# WORK TO COMPLETE:
Give the material again in full, matching it exactly.

(Records contained in a dataset)
start

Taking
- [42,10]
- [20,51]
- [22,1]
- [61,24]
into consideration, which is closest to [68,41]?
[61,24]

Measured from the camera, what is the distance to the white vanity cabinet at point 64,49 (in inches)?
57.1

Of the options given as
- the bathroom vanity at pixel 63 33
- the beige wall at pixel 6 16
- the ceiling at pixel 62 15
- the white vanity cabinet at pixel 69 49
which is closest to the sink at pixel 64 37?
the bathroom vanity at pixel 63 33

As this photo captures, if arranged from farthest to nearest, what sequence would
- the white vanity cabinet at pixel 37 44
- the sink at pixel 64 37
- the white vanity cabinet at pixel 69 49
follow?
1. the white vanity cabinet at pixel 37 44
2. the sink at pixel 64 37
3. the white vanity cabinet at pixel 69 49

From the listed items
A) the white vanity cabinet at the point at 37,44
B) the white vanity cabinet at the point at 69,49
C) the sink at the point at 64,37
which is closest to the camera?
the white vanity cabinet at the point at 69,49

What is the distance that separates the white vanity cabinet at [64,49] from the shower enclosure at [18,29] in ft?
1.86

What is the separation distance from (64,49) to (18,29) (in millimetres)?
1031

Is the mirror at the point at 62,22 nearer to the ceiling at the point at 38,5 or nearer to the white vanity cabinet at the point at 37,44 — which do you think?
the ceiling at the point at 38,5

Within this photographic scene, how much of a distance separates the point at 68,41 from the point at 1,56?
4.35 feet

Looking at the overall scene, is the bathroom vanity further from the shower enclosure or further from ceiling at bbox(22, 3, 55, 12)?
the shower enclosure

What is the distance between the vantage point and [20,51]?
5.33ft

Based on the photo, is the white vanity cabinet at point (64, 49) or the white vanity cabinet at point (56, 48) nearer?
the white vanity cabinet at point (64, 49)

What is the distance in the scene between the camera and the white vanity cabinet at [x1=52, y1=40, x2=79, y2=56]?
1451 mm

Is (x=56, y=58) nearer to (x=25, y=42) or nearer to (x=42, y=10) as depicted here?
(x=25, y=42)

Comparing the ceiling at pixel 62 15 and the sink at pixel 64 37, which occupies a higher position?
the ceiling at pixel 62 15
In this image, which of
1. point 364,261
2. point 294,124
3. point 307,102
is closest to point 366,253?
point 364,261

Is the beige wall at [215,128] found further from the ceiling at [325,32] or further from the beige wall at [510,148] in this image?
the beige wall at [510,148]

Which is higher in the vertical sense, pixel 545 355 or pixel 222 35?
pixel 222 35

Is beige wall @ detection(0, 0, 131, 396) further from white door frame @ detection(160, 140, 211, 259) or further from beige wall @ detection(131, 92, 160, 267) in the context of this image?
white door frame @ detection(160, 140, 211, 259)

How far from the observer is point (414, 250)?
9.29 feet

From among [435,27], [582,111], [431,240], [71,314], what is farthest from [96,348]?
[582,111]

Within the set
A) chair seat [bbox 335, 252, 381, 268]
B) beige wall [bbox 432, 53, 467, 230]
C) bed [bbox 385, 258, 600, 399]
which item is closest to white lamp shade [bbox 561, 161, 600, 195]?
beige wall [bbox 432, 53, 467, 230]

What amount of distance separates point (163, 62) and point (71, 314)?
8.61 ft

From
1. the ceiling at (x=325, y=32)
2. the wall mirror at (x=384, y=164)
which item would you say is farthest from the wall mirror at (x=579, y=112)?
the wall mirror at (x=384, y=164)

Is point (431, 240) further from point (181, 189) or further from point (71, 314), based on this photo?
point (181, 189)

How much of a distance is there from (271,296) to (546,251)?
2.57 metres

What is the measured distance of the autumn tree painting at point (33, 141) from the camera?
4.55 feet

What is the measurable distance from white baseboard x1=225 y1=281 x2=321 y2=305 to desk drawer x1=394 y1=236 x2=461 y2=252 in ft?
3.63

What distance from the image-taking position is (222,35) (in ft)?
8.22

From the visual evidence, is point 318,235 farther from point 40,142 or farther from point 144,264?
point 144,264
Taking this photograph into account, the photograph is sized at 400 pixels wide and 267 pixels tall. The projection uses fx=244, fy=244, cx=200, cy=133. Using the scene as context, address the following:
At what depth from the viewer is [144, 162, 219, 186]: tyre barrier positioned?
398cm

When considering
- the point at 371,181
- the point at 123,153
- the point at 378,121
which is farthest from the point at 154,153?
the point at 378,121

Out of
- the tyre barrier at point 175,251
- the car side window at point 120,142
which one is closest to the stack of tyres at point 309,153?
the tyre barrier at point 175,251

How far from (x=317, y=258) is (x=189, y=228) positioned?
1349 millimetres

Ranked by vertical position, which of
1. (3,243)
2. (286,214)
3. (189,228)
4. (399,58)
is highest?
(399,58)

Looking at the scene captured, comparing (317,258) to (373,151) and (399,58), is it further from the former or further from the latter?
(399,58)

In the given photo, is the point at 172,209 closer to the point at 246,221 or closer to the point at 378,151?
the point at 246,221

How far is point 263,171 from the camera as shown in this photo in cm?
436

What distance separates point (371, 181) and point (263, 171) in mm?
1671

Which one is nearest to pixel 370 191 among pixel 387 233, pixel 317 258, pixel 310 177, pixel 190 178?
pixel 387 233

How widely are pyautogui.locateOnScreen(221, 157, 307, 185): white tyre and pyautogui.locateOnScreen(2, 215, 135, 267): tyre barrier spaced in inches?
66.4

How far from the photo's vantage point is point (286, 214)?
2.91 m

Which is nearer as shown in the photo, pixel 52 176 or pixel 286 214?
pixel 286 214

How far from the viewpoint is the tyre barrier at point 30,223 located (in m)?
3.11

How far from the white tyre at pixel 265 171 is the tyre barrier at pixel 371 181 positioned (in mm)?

end

# WRITTEN REPLY:
Taking
- [42,10]
- [20,51]
- [22,1]
- [61,24]
into consideration, which is closest to [68,41]?
[61,24]

Measured from the camera, what is the distance to the white vanity cabinet at point 64,49 (in inches)?
57.1

Of the options given as
- the bathroom vanity at pixel 63 33
- the beige wall at pixel 6 16
- the ceiling at pixel 62 15
- the white vanity cabinet at pixel 69 49
which is closest to the sink at pixel 64 37?
the bathroom vanity at pixel 63 33

As this photo captures, if arranged from farthest to nearest, what sequence would
- the white vanity cabinet at pixel 37 44
- the sink at pixel 64 37
- the white vanity cabinet at pixel 69 49
follow?
1. the white vanity cabinet at pixel 37 44
2. the sink at pixel 64 37
3. the white vanity cabinet at pixel 69 49

From the listed items
A) the white vanity cabinet at the point at 37,44
B) the white vanity cabinet at the point at 69,49
C) the sink at the point at 64,37
which is closest to the camera?
the white vanity cabinet at the point at 69,49

What is the distance that separates the white vanity cabinet at [64,49] from the shower enclosure at [18,29] in ft?
1.86

What is the separation distance from (64,49) to (18,29) (in millimetres)?
1031

Is the mirror at the point at 62,22 nearer to the ceiling at the point at 38,5 or nearer to the white vanity cabinet at the point at 37,44 — which do you think?
the ceiling at the point at 38,5

Within this photographic scene, how much of a distance separates the point at 68,41 from the point at 1,56?
4.35 feet

Looking at the overall scene, is the bathroom vanity further from the shower enclosure or further from ceiling at bbox(22, 3, 55, 12)?
the shower enclosure

What is the distance between the vantage point and [20,51]?
5.33ft

Based on the photo, is the white vanity cabinet at point (64, 49) or the white vanity cabinet at point (56, 48) nearer?
the white vanity cabinet at point (64, 49)

What is the distance in the scene between the camera and the white vanity cabinet at [x1=52, y1=40, x2=79, y2=56]?
1451 mm

Is (x=56, y=58) nearer to (x=25, y=42) or nearer to (x=42, y=10) as depicted here?
(x=25, y=42)

Comparing the ceiling at pixel 62 15 and the sink at pixel 64 37, which occupies a higher position?
the ceiling at pixel 62 15
In this image, which of
1. point 364,261
2. point 294,124
3. point 307,102
is closest to point 366,253?
point 364,261

Is the beige wall at [215,128] found further from the ceiling at [325,32] or further from the beige wall at [510,148] in this image?
the beige wall at [510,148]

Which is higher in the vertical sense, pixel 545 355 or pixel 222 35?
pixel 222 35

Is beige wall @ detection(0, 0, 131, 396) further from white door frame @ detection(160, 140, 211, 259) or further from beige wall @ detection(131, 92, 160, 267) in the context of this image?
white door frame @ detection(160, 140, 211, 259)

How far from the observer is point (414, 250)?
9.29 feet

From among [435,27], [582,111], [431,240], [71,314], what is farthest from [96,348]?
[582,111]

Within the set
A) chair seat [bbox 335, 252, 381, 268]
B) beige wall [bbox 432, 53, 467, 230]
C) bed [bbox 385, 258, 600, 399]
which item is closest to white lamp shade [bbox 561, 161, 600, 195]?
beige wall [bbox 432, 53, 467, 230]

What amount of distance separates point (163, 62) and point (71, 314)?
8.61 ft

From
1. the ceiling at (x=325, y=32)
2. the wall mirror at (x=384, y=164)
which item would you say is farthest from the wall mirror at (x=579, y=112)?
the wall mirror at (x=384, y=164)

Is point (431, 240) further from point (181, 189) or further from point (71, 314), based on this photo?
point (181, 189)

How much of a distance is there from (271,296) to (546,251)?
2.57 metres

What is the measured distance of the autumn tree painting at point (33, 141) from the camera?
4.55 feet

What is the measurable distance from white baseboard x1=225 y1=281 x2=321 y2=305 to desk drawer x1=394 y1=236 x2=461 y2=252 in ft?
3.63

What distance from the image-taking position is (222,35) (in ft)?
8.22

From the visual evidence, is point 318,235 farther from point 40,142 or farther from point 144,264?
point 144,264
Taking this photograph into account, the photograph is sized at 400 pixels wide and 267 pixels tall. The projection uses fx=244, fy=244, cx=200, cy=133. Using the scene as context, address the following:
At what depth from the viewer is [144, 162, 219, 186]: tyre barrier positioned?
398cm

When considering
- the point at 371,181
- the point at 123,153
- the point at 378,121
which is farthest from the point at 154,153?
the point at 378,121

Out of
- the tyre barrier at point 175,251
- the car side window at point 120,142
which one is closest to the stack of tyres at point 309,153?
the tyre barrier at point 175,251

How far from (x=317, y=258) is (x=189, y=228) positioned?
1349 millimetres

Ranked by vertical position, which of
1. (3,243)
2. (286,214)
3. (189,228)
4. (399,58)
is highest?
(399,58)

Looking at the scene captured, comparing (317,258) to (373,151) and (399,58), is it further from the former or further from the latter?
(399,58)

In the given photo, is the point at 172,209 closer to the point at 246,221 or closer to the point at 378,151?
the point at 246,221

How far is point 263,171 from the camera as shown in this photo in cm?
436

What distance separates point (371, 181) and point (263, 171) in mm?
1671

Which one is nearest to pixel 370 191 among pixel 387 233, pixel 317 258, pixel 310 177, pixel 190 178?
pixel 387 233

How widely are pyautogui.locateOnScreen(221, 157, 307, 185): white tyre and pyautogui.locateOnScreen(2, 215, 135, 267): tyre barrier spaced in inches?
66.4

How far from the photo's vantage point is point (286, 214)?
2.91 m

Which is nearer as shown in the photo, pixel 52 176 or pixel 286 214?
pixel 286 214

How far from the viewpoint is the tyre barrier at point 30,223 located (in m)?
3.11

How far from the white tyre at pixel 265 171 is the tyre barrier at pixel 371 181 positioned (in mm)?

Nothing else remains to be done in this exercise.